Cloned human T cell lines were produced by lymphocytes alloactivated in mixed leukocyte cultures by using the technique of limiting dilution followed by expansion of clonal progeny with interleukin 2. This methodology allowed cloning efficiencies of >50% when cells were seeded at 0.3 to 0.45/well. The cloned cells were tested for cell-mediated cytotoxicity (CTX) in 51Cr-release assays against a variety of human cell lines targets (MOLT4, K562, 1301, HSB2 and JM) known to be susceptible to lysis by natural killer (NK) cells.
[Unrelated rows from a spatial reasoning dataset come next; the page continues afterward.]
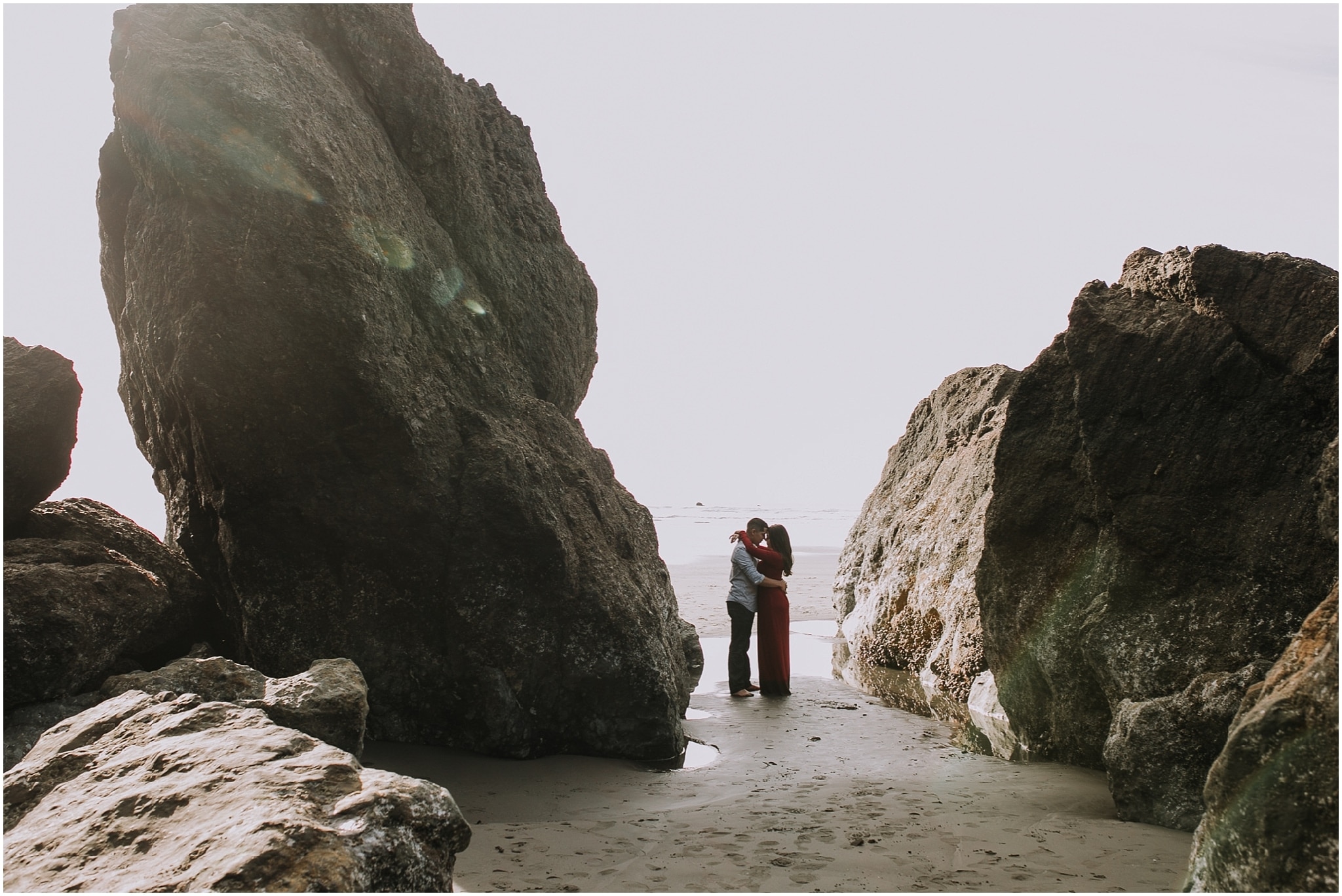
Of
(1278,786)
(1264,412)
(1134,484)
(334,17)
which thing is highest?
(334,17)

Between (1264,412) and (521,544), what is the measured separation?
14.9ft

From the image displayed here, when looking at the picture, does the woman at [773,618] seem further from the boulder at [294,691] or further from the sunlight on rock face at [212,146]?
Result: the sunlight on rock face at [212,146]

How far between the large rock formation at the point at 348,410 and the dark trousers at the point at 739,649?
2891 millimetres

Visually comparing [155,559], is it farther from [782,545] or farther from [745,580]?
[782,545]

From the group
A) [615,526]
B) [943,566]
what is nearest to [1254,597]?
[615,526]

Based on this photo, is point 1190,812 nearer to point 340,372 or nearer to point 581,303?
point 340,372

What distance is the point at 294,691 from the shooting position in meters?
4.78

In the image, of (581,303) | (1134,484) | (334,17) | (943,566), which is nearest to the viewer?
(1134,484)

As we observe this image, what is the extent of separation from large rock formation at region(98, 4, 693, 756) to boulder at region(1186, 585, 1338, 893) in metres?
4.09

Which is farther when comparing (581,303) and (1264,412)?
(581,303)

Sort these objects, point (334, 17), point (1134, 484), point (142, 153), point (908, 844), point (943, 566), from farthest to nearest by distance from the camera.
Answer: point (943, 566) → point (334, 17) → point (142, 153) → point (1134, 484) → point (908, 844)

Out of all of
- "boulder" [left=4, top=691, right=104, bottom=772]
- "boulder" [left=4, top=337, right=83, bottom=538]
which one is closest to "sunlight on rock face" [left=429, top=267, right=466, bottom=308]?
"boulder" [left=4, top=337, right=83, bottom=538]

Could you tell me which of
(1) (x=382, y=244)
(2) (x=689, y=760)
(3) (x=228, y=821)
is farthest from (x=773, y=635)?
(3) (x=228, y=821)

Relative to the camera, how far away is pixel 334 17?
24.6ft
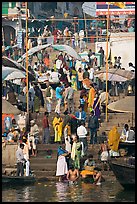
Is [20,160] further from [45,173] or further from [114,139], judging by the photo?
[114,139]

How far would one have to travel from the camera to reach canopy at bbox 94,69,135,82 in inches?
1319

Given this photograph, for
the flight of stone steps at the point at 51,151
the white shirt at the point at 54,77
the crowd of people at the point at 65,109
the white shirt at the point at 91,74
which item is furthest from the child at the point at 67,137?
the white shirt at the point at 91,74

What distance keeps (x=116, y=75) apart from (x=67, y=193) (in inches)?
365

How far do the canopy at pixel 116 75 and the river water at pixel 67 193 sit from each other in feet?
23.1

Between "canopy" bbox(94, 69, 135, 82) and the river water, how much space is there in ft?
23.1

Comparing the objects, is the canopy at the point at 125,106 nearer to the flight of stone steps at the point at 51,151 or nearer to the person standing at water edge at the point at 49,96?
the flight of stone steps at the point at 51,151

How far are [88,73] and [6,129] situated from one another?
216 inches

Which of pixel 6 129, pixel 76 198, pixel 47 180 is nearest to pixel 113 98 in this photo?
pixel 6 129

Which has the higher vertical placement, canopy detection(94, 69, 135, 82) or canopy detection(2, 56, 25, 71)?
canopy detection(2, 56, 25, 71)

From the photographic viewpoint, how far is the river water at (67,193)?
2419 centimetres

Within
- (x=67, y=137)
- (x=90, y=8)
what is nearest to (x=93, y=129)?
(x=67, y=137)

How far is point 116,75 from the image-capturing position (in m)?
33.7

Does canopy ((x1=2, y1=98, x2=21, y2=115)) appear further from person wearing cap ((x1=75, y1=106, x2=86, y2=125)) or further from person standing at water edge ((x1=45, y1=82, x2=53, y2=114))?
person standing at water edge ((x1=45, y1=82, x2=53, y2=114))

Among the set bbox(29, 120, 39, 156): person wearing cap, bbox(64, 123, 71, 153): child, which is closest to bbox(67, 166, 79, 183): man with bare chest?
bbox(64, 123, 71, 153): child
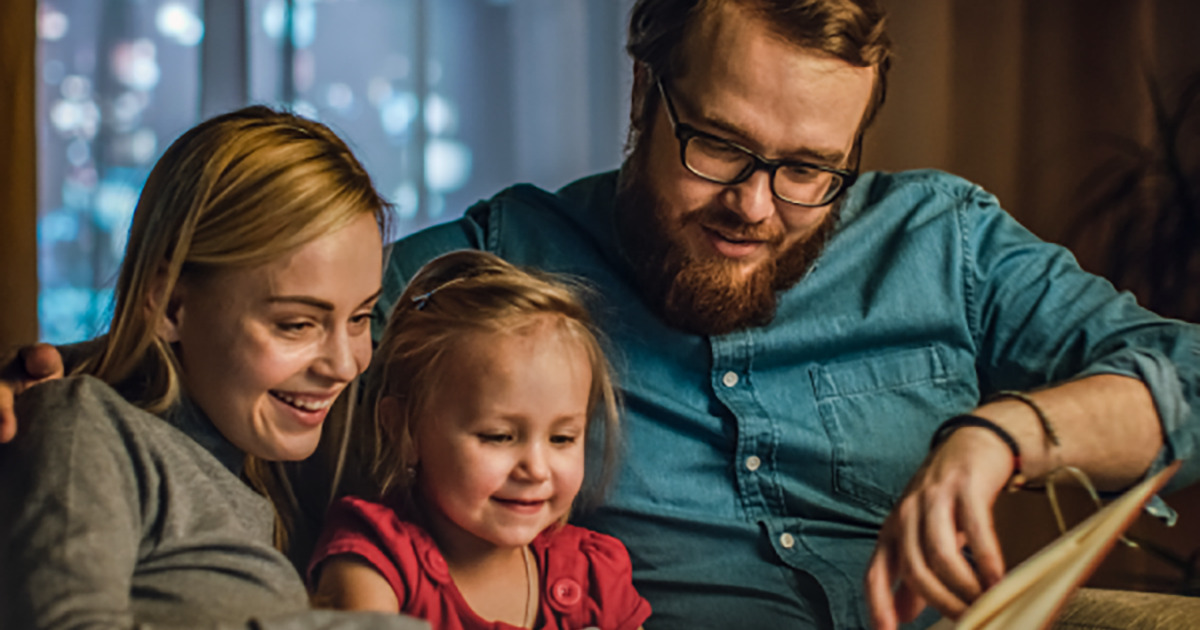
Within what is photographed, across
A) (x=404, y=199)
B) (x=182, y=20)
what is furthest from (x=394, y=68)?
(x=182, y=20)

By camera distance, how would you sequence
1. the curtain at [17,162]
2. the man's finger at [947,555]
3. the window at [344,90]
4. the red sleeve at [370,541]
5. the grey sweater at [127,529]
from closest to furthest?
the grey sweater at [127,529], the man's finger at [947,555], the red sleeve at [370,541], the curtain at [17,162], the window at [344,90]

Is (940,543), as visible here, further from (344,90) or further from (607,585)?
(344,90)

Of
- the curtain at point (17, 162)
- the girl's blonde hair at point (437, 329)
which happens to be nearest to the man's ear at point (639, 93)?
the girl's blonde hair at point (437, 329)

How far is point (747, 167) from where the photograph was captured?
947 mm

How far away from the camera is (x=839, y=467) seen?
0.98 m

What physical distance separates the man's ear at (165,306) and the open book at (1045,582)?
0.53m

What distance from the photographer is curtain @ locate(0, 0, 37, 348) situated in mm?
1170

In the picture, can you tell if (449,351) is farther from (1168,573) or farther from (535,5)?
(1168,573)

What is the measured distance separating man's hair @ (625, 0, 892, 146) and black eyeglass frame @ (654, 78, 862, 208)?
0.14 feet

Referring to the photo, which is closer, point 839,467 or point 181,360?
point 181,360

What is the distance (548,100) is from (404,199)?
0.30 m

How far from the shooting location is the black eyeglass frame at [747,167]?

Fifteen out of 105 clones tested were found to lyse cell lines targets, but they lacked or had insignificant CTX against normal peripheral blood leukocytes, PHA-pretreated normal lymphocytes, B cell lines, or T cell lines from donors of either the MLC-stimulating or the MLC-responding (autologous) cells. Moreover, unlabled cultured T cells or B cells of stimulator origin were unable to inhibit specific 51Cr release from K562 target cells, demonstrating that the determinants recognized by clones lysing K562 cells were not expressed on normal cells. In contrast, cloned cells with allospecific CTX were inhibited by normal lymphocytes but not by K562 cells. The patterns of CTX of clones lysing NK-susceptible targets were thus different from those manifested by so-called anomalous killers, and because they most closely resembled natural killing by fresh lymphocytes, were designated NK-like. With a single exception, all the NK-like clones lysed K562 targets but had different patterns of cytotoxicity on the other susceptible targets. One clone, however, failed to lyse K562, MOLT4, 1301, or MJ and was cytotoxic only to HSB2 cells. Furthermore, neither unlabeled K562 nor cultured stimulator T cells competed with HSB2 targets for this clone. These results strongly suggest a clonal distribution of receptors for different NK-like target determinants in human NK-active T cell clones.